Task requirements.
**1)** Print, word for word, the part of the bibliographic ontology text that opens with the words containing "Part of Documents" and closes with "can be used.".
**2)** According to the bibliographic ontology text, what is the special property of a bibo:Part?

Text shown.
┄┄┄┄┄┄┄┄┄┄┄┄┄┄┄┄┄┄┄┄

With these two concepts, you can describe any Document and any Contribution to any document. So you can relate any piece of writing to its contributors.

What is really interesting with the concept (in my opinion) is that it opens the door the much more. In fact, by using this concept, we can now extend the idea and describe many more things about how people contributed to the writing of a document.

From these two concepts, we extended the idea to be able to cope with a larger range of use-cases.

Extensions of bibo:Document

The document class has been specialized in a series of more specialized type of documents, with restrictions of their own:

  • Article
  • LegalCase
  • Manuscript
  • Book
  • Manual
  • Legistlation
  • Patent
  • Report
  • Thesis
  • Transcript
  • Note
  • Law

Classes or individuals?

The development of this proposition has been made with Lee W. Lacy’s OWL book quote in mind:

Individuals often mirror “real world” objects. When you stop having different property attributes (and just have different values) you have often identified an object (individual)

This mean that if a subclass of a class didn’t have specific restrictions, or if no properties were restricted by using this class in their domain, then the class was dropped and an individuals of the super-class.

One example of this is the type bibo_types:dissertation. It is an individual of the class bibo:Thesis, but since it doesn’t have anything different other than its meaning, then we created an individual of the class bibo:Thesis. Check the examples document to see what it means concretely.

Collections of documents

Another main concept of the ontology is bibo:Collection. This concept has an aggregation inherent property. Its only purpose is to aggregate bibo:Document(s). An entity of this class will have a role of hubs into the RDF graph (network) created out of bibliographic relations (properties).

Other types of collections, with some restrictions of their own, have also been created. These other collections, such as bibo:CourtReporter are intended to be anchor points that can be extended by Bibliographic Ontology Extension Modules of particular specialized sub-domains such as Law documents.

There is the current list of specialized collections:

  • InternetSite
  • Series
  • Periodical
    • Journal
    • Magazine
    • CourtReporter

Part of Documents

Another important concept is bibo:Part. This concept, along with locators (more about them in the next section), enables us to specify the components of Document. In fact, sometimes documents are aggregated to create collections, such as journals, magazines or court reporters. However, sometimes, documents are embedded within a document (embedded versus aggregated). This is the utility of bibo:Part; a bibo:Part is a document, but in fact, it’s a part of a document. The special property of a bibo:Part is dcterms:hasPart. So, a bibo:Part has use this property to relate it to the document it is part of. Check the examples document to know how bibo:Part can be used.

Locating Parts

To support the concept of Parts, a set of properties, called “locators” have been created. These locator properties will help to describe the relation between a Part and its related Document.

┄┄┄┄┄┄┄┄┄┄┄┄┄┄┄┄┄┄┄┄

Data provided.
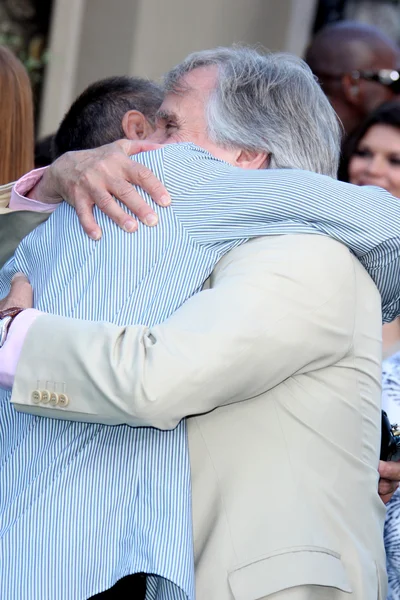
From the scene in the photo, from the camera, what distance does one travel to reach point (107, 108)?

┄┄┄┄┄┄┄┄┄┄┄┄┄┄┄┄┄┄┄┄

Answers given.
**1)**
Part of Documents

Another important concept is bibo:Part. This concept, along with locators (more about them in the next section), enables us to specify the components of Document. In fact, sometimes documents are aggregated to create collections, such as journals, magazines or court reporters. However, sometimes, documents are embedded within a document (embedded versus aggregated). This is the utility of bibo:Part; a bibo:Part is a document, but in fact, it’s a part of a document. The special property of a bibo:Part is dcterms:hasPart. So, a bibo:Part has use this property to relate it to the document it is part of. Check the examples document to know how bibo:Part can be used.

**2)** dcterms:hasPart